We aim to discuss the current state, limitations, and future perspectives on the foundations of uncertainty and AI.
This workshop will gather voices from artificial intelligence, decision making, and engineering to discuss handling uncertainty in a principled, but practical manner. Our goal is to promote an exchange of ideas, and to share the perspectives from the EU-funded Epistemic AI project. The workshop features two prominent invited speakers, roundtable discussions, and a poster session.
Researchers in academia and industry from various fields, for example: Artifical Intelligence, Machine Learning, Computer Vision, Autonomous Driving, Mechanical Engineering.
The primary aim of this workshop is to provide a platform for academic exchange between various fields with an interest in epistemic uncertainty in AI. We moreover welcome interested guests from industry, policy making, or the general public to participate in this conversation by joining the workshop.

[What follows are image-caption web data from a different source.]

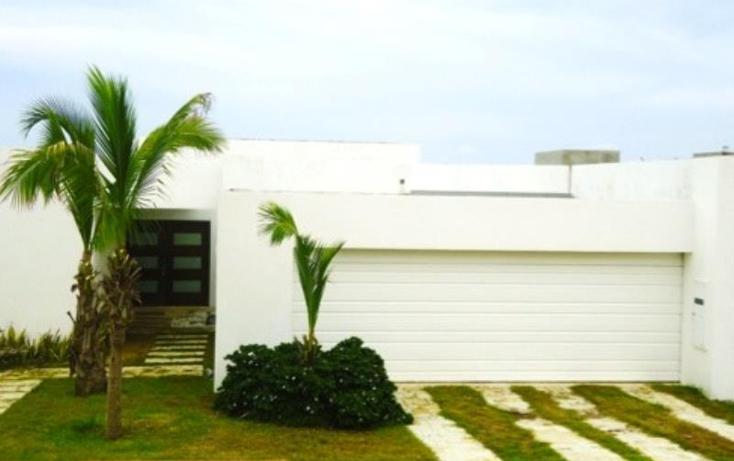 Foto de casa en venta en  , villas del mar, ciudad madero, tamaulipas, 1693690 No. 01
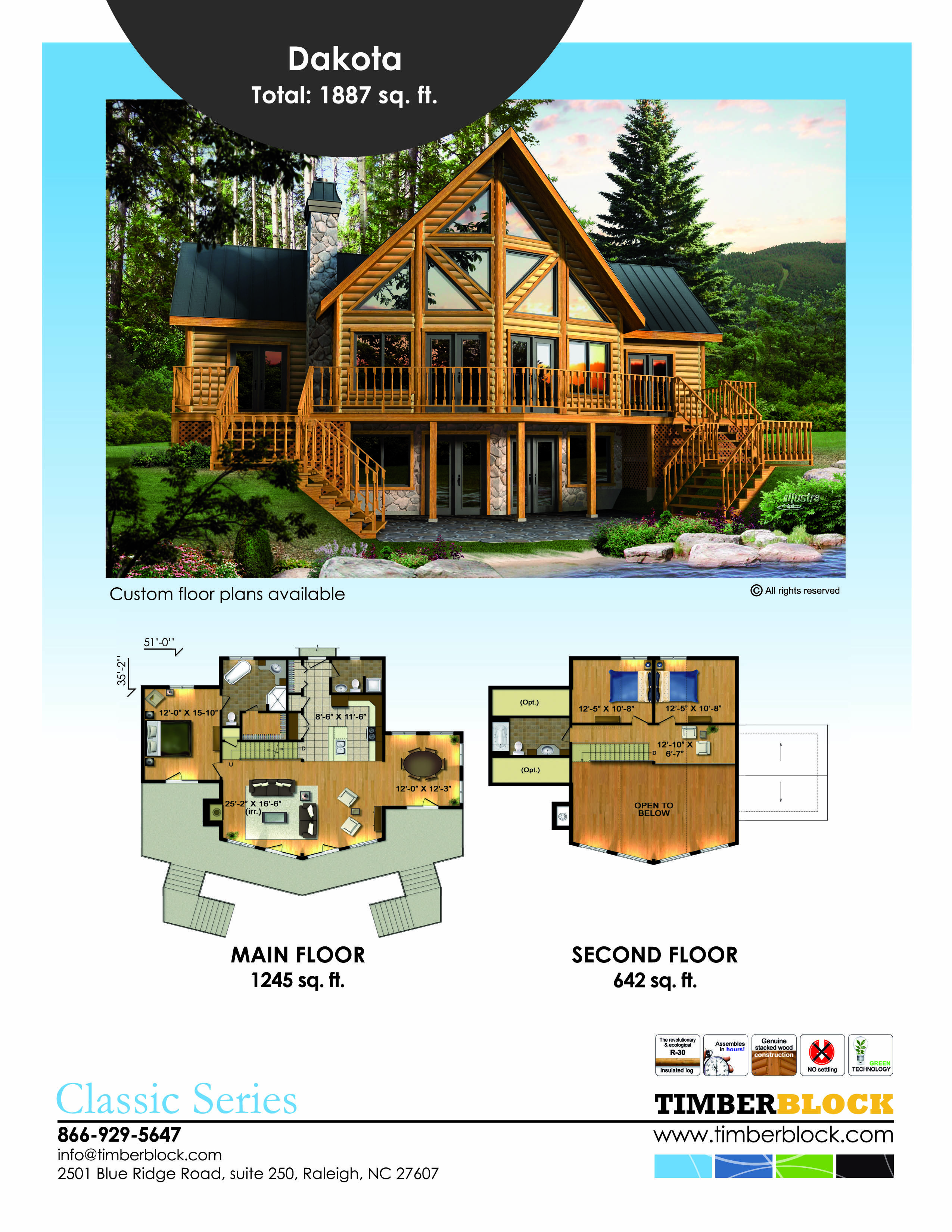 The Dakota Model In Timber Block S Classic Series Is A Favorite Here S The Floor Plan And Of Cou House Plan With Loft Log Cabin Floor Plans Lake House Plans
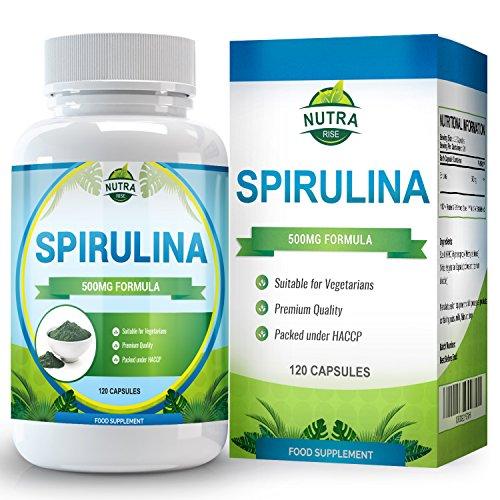 Miglior Estratto Alimentare Integratore di Spirulina, Benefici potenti, Massima Resistenza, Maggiore Energia ed Efficienza del Sistema Immunitario Amplificazione, 500mg, 120 Capsule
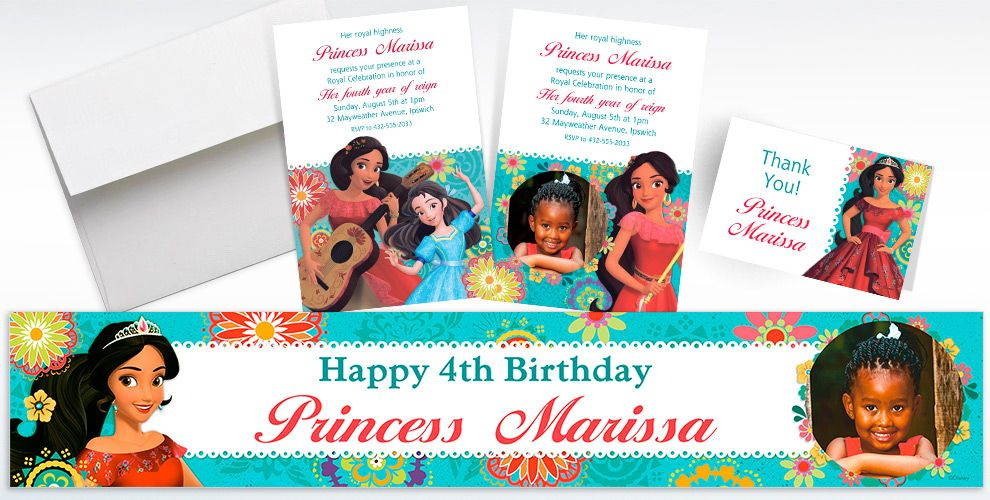 Custom Elena of Avalor Invitations, Thank You Notes and Banners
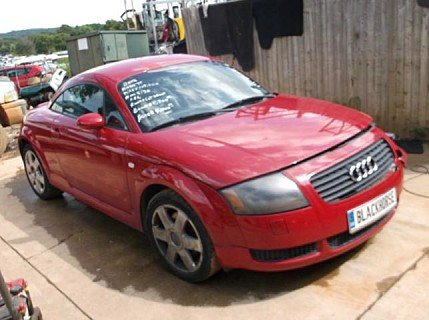 2002 Audi TT 1.8T Coupe w/ 180hp for sale 100292450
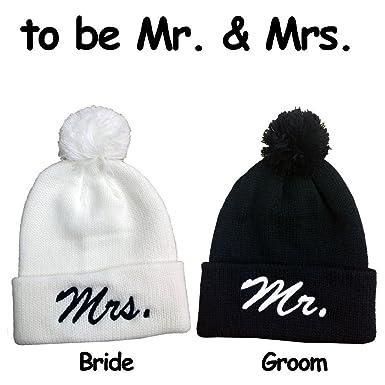 7ef30ad21f962 Image Unavailable. Image not available for. Color  Mr.   MrsPom Pom Beanie  Set Hats Souvenier Gift Unique Bride   Groom ...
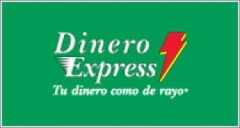 dinero express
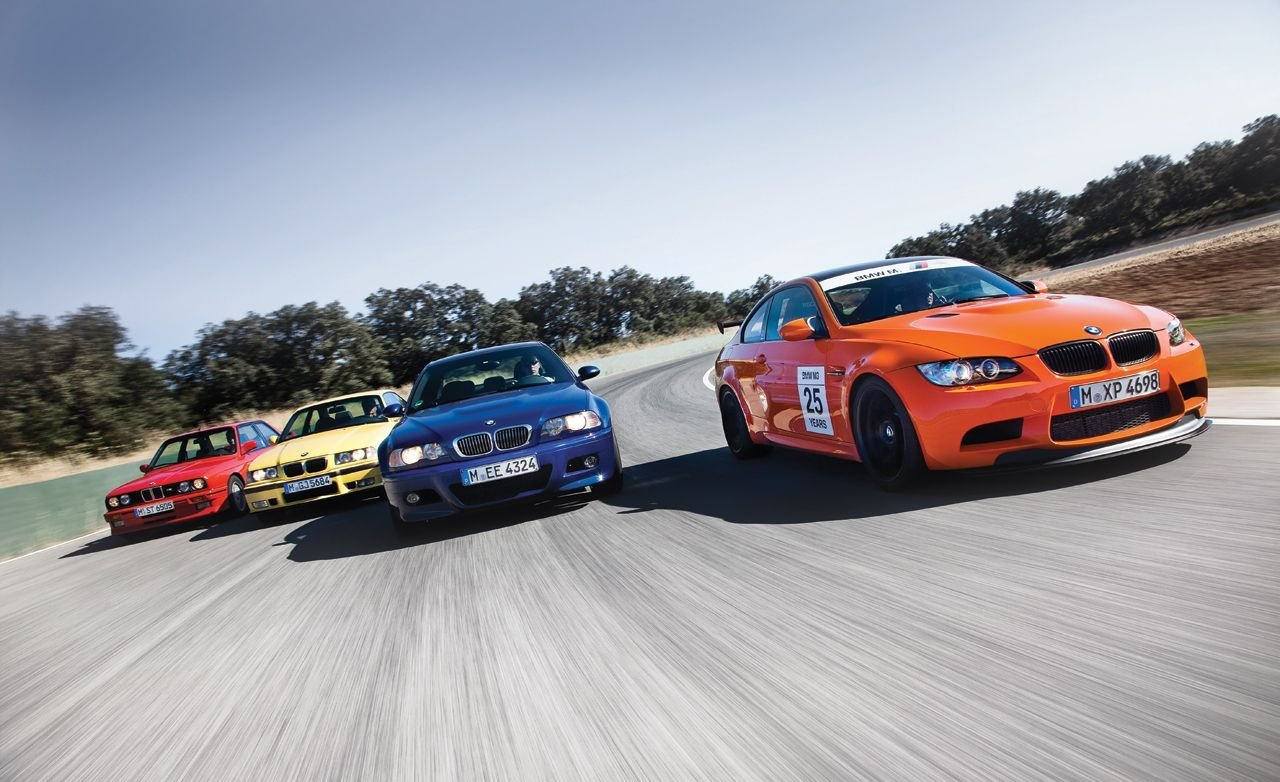 Latest Bmw M3 All Four Generations Track Tested Feature Car Free Download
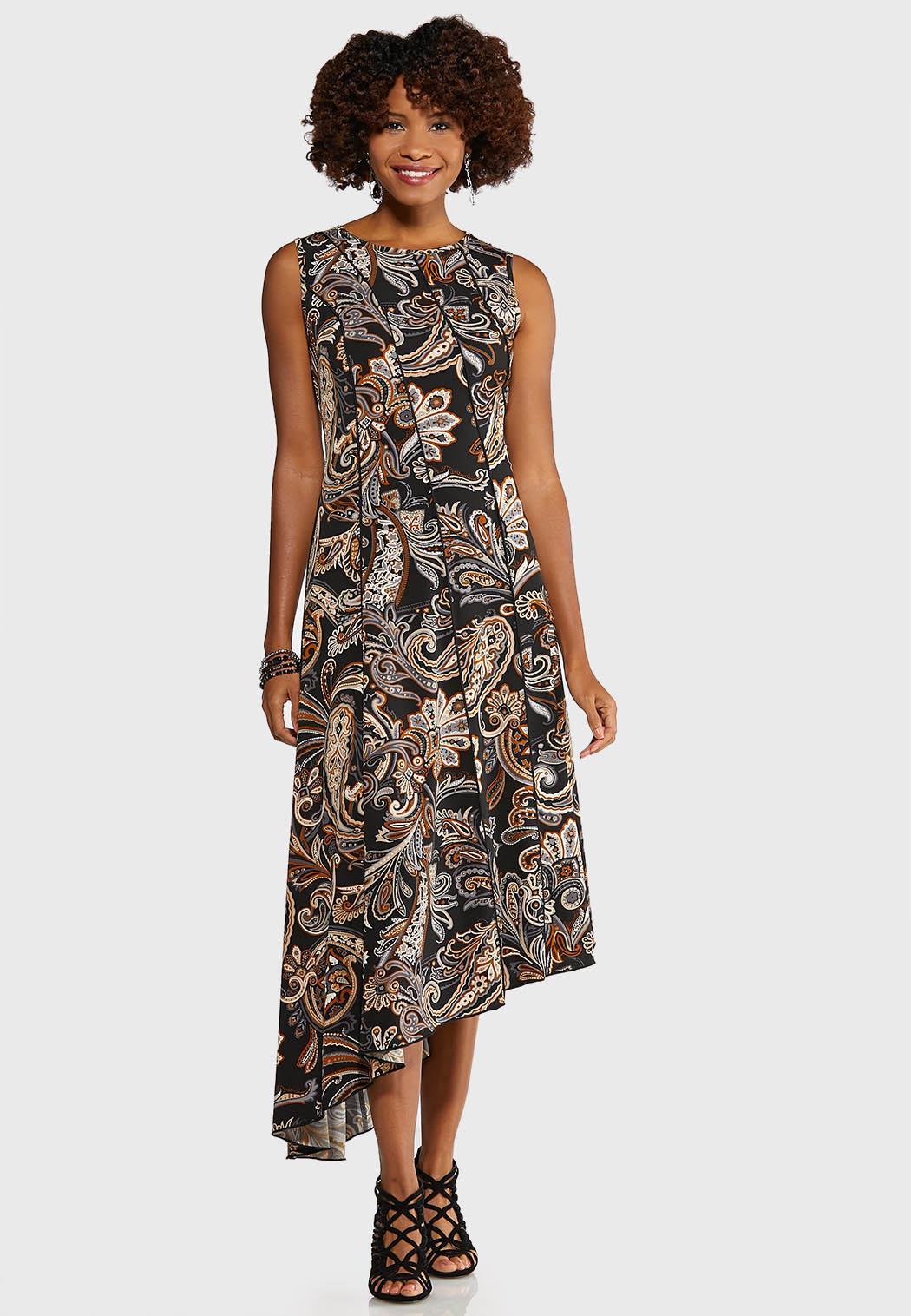 Plus Size Asymmetrical Puff Paisley Dress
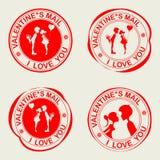 Utskrift upp till av dag för valentin s royaltyfri illustrationer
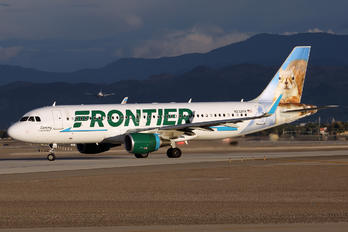N232FR - Frontier Airlines Airbus A320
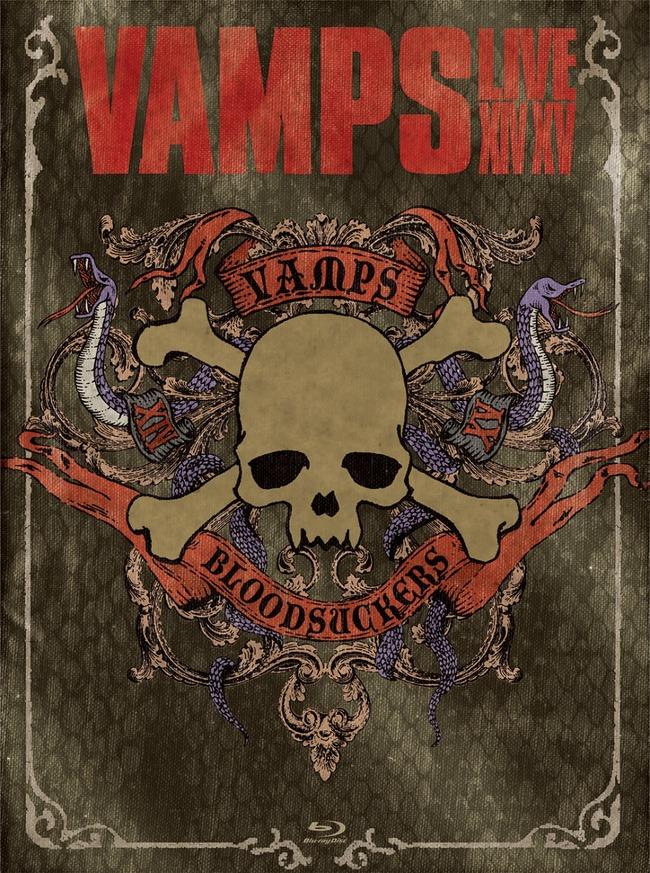 『VAMPS LIVE 2014-2015』【初回限定盤A】(Blu-ray)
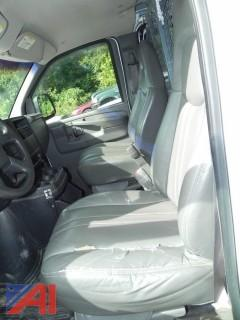 2003 Chevrolet Express Van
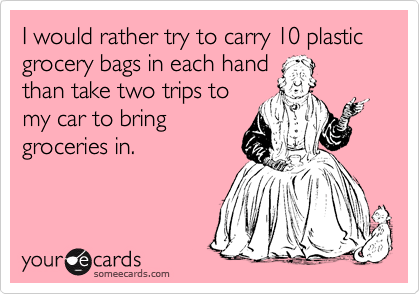 I would rather try to carry 10 plastic grocery bags in each hand than take two trips to my car to bring groceries in.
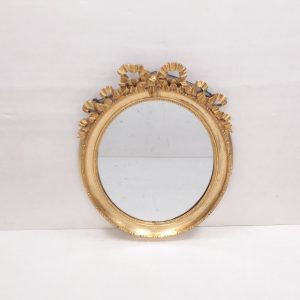 Antique 19th Century Gilt Oval Mirror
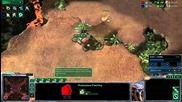 Sc2- Pvt Как да бием Майстор Теран за 11 минути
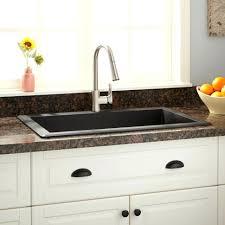 modern kitchen sinks uk sinks antique brass kitchen sink waste strainer nz modern
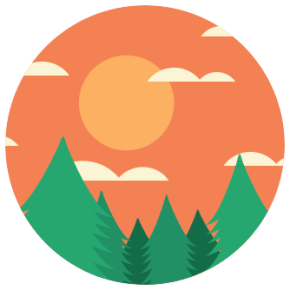 Icon of forests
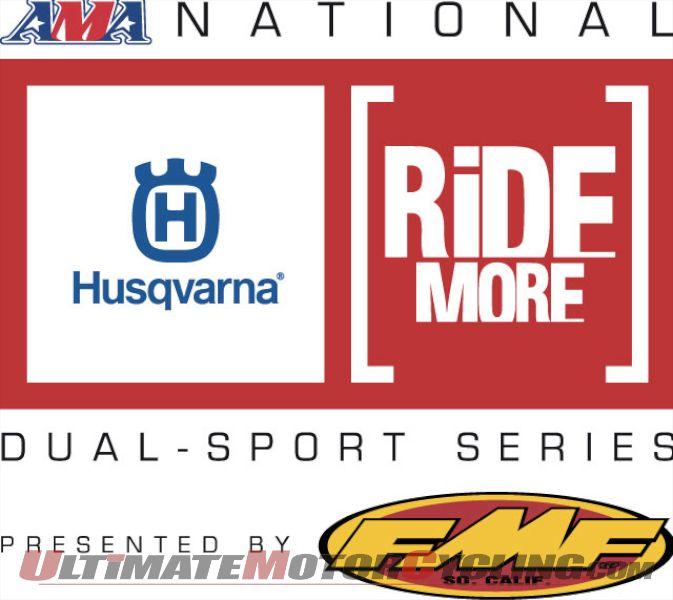 2012-fmf-sponsors-ama-dual-sport-series (1)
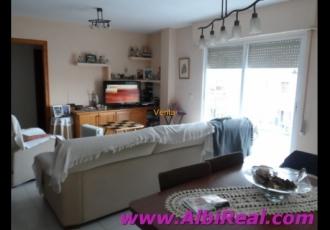 Piso en venta de 4 habitaciones en Altea VT00739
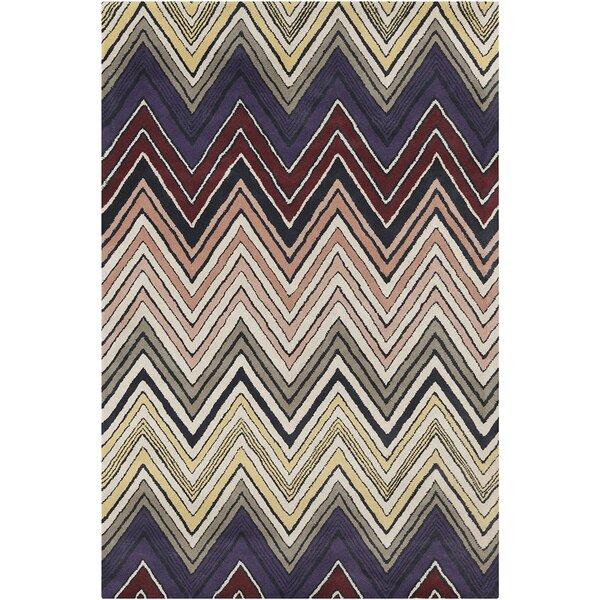 Millwood Hand Tufted Wool Purple/Light Coral Area Rug by Latitude Run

Assistant Prof. Elena Mocanu
Elena Mocanu is an assistant professor at the University of Twente. She received her PhD in machine learning from the Eindhoven University of Technology in 2017. She visited the Technical University of Denmark (2015), University of Texas at Austin (2016), and the University of Alberta (2022), working on machine learning and decision-making through the means of sparse neural networks. As a mathematician passionate about neural networks, her current research focuses on understanding sparse neural networks and how their learning capabilities can be improved.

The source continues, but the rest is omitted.